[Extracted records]
* Start *

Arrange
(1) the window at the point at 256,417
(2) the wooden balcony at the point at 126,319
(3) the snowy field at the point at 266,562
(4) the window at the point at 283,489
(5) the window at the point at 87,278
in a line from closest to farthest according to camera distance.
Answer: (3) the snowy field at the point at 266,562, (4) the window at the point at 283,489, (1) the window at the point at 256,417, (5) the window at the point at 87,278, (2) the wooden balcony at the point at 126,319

* End *

Problem to work on: Arrange every line of the records above as a numbered list, omitting any blank lines.

Final answer:
1. Arrange
2. (1) the window at the point at 256,417
3. (2) the wooden balcony at the point at 126,319
4. (3) the snowy field at the point at 266,562
5. (4) the window at the point at 283,489
6. (5) the window at the point at 87,278
7. in a line from closest to farthest according to camera distance.
8. Answer: (3) the snowy field at the point at 266,562, (4) the window at the point at 283,489, (1) the window at the point at 256,417, (5) the window at the point at 87,278, (2) the wooden balcony at the point at 126,319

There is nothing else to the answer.